All over Country Funk we see people trying new sounds, trying on new hats, living in new locales, testing out new ideas. It’s often fascinating, and the songs nearly all have an immediate thump that’s hard to ignore. But if the overall effect of the compilation is a strong one, there are some holes. For one, if these songs seek to turn country themes on their head, they can sometimes over correct. Mac Davis’s “Lucas Was a Redneck” may work against the strain of country music that romanticizes this kind of character, but Lucas comes off as too despicable here and Davis seems all too giddy to tear him down. “Who’s gonna miss you when you’re gone?” he sneers. “Will it be the black man you call a nigger, the hippie that you beat up just ’cause you was bigger?” Davis may be right to tear this kind of thing down, but there’s little nuance to it, and his version ends up being as easy and cartoonish as its counterparts.
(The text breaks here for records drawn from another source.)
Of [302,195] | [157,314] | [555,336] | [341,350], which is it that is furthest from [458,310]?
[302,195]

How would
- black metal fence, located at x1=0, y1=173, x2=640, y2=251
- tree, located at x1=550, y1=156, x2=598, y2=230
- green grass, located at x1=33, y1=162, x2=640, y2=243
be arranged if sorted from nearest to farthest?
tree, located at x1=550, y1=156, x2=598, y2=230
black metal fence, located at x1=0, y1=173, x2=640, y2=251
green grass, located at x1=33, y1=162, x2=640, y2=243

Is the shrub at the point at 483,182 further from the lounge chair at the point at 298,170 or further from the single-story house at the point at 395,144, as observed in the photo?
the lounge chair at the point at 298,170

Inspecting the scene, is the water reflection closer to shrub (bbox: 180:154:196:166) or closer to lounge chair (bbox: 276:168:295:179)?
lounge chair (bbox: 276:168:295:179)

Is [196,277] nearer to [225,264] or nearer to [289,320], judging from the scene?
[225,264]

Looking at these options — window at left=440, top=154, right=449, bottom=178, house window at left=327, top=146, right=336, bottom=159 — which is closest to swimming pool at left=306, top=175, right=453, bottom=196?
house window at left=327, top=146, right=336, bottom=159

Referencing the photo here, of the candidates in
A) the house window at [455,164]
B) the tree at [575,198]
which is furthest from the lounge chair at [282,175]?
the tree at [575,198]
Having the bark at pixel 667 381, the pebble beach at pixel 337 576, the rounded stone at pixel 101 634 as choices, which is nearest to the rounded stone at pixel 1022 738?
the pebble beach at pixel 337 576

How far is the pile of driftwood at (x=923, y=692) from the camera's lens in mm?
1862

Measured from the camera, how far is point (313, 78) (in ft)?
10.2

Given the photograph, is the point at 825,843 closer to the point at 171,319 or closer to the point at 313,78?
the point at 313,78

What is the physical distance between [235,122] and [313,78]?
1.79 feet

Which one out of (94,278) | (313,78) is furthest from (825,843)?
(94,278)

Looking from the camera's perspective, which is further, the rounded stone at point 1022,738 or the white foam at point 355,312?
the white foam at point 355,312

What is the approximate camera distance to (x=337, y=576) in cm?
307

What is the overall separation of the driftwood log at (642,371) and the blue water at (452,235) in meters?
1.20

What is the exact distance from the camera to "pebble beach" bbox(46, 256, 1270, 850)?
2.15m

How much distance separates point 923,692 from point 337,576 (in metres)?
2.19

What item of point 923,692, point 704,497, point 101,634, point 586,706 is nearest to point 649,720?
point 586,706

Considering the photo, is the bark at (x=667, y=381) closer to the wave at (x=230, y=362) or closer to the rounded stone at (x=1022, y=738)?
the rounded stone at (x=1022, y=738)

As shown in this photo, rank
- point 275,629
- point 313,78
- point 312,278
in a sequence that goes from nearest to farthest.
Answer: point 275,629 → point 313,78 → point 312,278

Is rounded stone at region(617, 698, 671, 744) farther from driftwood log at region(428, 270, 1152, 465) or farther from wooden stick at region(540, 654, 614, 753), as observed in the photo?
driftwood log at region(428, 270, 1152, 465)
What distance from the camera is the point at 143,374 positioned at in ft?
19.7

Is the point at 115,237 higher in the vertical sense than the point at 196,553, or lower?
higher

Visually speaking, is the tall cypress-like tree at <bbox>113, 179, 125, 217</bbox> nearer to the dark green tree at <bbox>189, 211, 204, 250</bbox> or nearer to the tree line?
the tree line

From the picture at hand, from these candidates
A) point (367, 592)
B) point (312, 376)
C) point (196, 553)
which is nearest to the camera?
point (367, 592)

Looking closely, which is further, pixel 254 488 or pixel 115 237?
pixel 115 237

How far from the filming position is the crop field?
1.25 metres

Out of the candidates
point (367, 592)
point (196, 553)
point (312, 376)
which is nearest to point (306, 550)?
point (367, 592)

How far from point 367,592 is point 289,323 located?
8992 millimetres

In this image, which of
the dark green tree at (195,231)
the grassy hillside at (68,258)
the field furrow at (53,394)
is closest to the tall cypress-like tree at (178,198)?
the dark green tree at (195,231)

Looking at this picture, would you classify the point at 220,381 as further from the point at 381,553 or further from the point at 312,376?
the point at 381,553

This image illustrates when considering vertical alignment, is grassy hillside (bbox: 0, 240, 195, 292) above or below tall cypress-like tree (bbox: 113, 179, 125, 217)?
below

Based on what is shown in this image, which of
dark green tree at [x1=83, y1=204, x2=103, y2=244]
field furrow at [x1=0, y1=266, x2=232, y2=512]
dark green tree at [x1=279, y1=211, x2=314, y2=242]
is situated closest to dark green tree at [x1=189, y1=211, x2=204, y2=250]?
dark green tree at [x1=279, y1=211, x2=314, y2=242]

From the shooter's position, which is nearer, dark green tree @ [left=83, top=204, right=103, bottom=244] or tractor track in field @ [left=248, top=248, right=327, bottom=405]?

Similarly, Dennis the Fox’s “Piledriver” may be a woman, but she’s still objectified and not empowered by her seemingly unorthodox profession.
Country Funk 1969-1975 is still an awfully impressive feat, and a singular kind of compilation. Rather than dig into a genre we already know, or mine a famous part of musical history for new ideas — or worse, old ideas repackaged — this disc proposes a new idea, that some unified thing was happening, even if the people involved weren’t totally aware of it, even if we hadn’t given it a name, until now.